■ Instructions for the task ■
Repeat the rows starting with the line that contains "In the photo before us, among options" and running through the end of the rows, including both ends. Leave the pictures out of your answer.

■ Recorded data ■
----

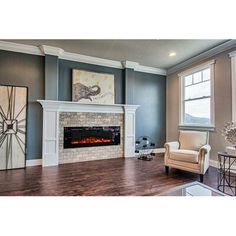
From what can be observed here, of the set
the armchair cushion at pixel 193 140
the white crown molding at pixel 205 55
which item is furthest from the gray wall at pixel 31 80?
the white crown molding at pixel 205 55

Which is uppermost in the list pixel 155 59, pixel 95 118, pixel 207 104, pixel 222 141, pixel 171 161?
pixel 155 59

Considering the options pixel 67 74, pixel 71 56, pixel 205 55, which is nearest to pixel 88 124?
pixel 67 74

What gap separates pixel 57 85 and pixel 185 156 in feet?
10.5

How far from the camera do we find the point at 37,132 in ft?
12.2

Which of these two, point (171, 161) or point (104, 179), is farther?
point (171, 161)

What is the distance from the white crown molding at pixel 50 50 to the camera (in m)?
3.63

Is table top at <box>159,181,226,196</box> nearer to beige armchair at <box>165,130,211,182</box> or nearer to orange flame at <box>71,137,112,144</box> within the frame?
beige armchair at <box>165,130,211,182</box>

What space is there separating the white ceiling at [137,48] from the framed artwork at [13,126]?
1137mm

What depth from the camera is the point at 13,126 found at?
3516mm

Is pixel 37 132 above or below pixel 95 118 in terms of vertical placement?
below
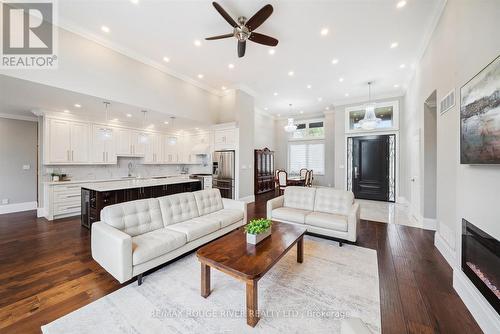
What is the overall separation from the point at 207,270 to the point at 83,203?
13.0ft

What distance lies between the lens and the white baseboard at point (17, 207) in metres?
5.14

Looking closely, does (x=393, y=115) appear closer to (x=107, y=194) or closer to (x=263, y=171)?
(x=263, y=171)

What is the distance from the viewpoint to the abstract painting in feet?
5.09

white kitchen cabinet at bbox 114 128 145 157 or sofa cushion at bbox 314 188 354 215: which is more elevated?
white kitchen cabinet at bbox 114 128 145 157

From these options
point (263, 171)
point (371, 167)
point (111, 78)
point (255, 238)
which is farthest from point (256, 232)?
point (371, 167)

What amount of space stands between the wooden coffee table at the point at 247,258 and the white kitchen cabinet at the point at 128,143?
18.6 feet

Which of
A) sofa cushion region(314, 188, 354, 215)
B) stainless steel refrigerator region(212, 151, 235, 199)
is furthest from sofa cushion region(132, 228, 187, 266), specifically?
stainless steel refrigerator region(212, 151, 235, 199)

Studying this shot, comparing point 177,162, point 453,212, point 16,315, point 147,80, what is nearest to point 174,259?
point 16,315

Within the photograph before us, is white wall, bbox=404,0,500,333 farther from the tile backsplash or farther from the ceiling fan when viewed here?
the tile backsplash

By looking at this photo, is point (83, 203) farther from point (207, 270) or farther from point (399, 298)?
point (399, 298)

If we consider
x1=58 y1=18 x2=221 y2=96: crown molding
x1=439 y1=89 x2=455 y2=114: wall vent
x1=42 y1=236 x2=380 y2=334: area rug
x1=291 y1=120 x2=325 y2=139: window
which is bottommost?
x1=42 y1=236 x2=380 y2=334: area rug

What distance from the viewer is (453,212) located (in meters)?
2.59

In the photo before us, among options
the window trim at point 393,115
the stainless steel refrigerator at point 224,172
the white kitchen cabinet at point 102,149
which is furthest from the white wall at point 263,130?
the white kitchen cabinet at point 102,149

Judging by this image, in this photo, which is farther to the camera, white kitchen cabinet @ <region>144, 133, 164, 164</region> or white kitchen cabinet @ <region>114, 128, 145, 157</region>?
white kitchen cabinet @ <region>144, 133, 164, 164</region>
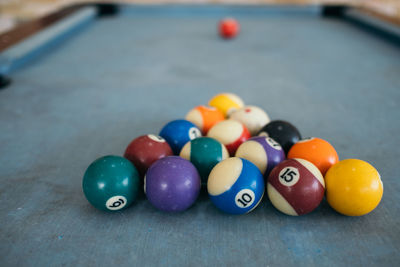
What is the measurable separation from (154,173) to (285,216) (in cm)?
57

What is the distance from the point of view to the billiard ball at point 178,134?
1.74m

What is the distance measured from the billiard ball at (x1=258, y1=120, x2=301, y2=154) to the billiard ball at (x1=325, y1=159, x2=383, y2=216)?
13.6 inches

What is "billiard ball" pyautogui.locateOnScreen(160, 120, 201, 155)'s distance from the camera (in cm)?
174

----

■ Right answer ■
In the photo before us, among options
the window trim at point 393,115
the stainless steel refrigerator at point 224,172
the white kitchen cabinet at point 102,149
which is furthest from the white wall at point 263,130?
the white kitchen cabinet at point 102,149

Judging by this image, in this photo, which is farther to the camera, white kitchen cabinet @ <region>144, 133, 164, 164</region> or white kitchen cabinet @ <region>114, 128, 145, 157</region>?
white kitchen cabinet @ <region>144, 133, 164, 164</region>
What is the measurable separation from (154,173) to (285,216) (in cm)?
57

What is the distance from the point of view to the billiard ball at point 178,134?
1.74m

What is the distance measured from the billiard ball at (x1=258, y1=120, x2=301, y2=154) to the billiard ball at (x1=325, y1=159, x2=383, y2=216)?
13.6 inches

What is "billiard ball" pyautogui.locateOnScreen(160, 120, 201, 155)'s distance from the camera (in cm)?
174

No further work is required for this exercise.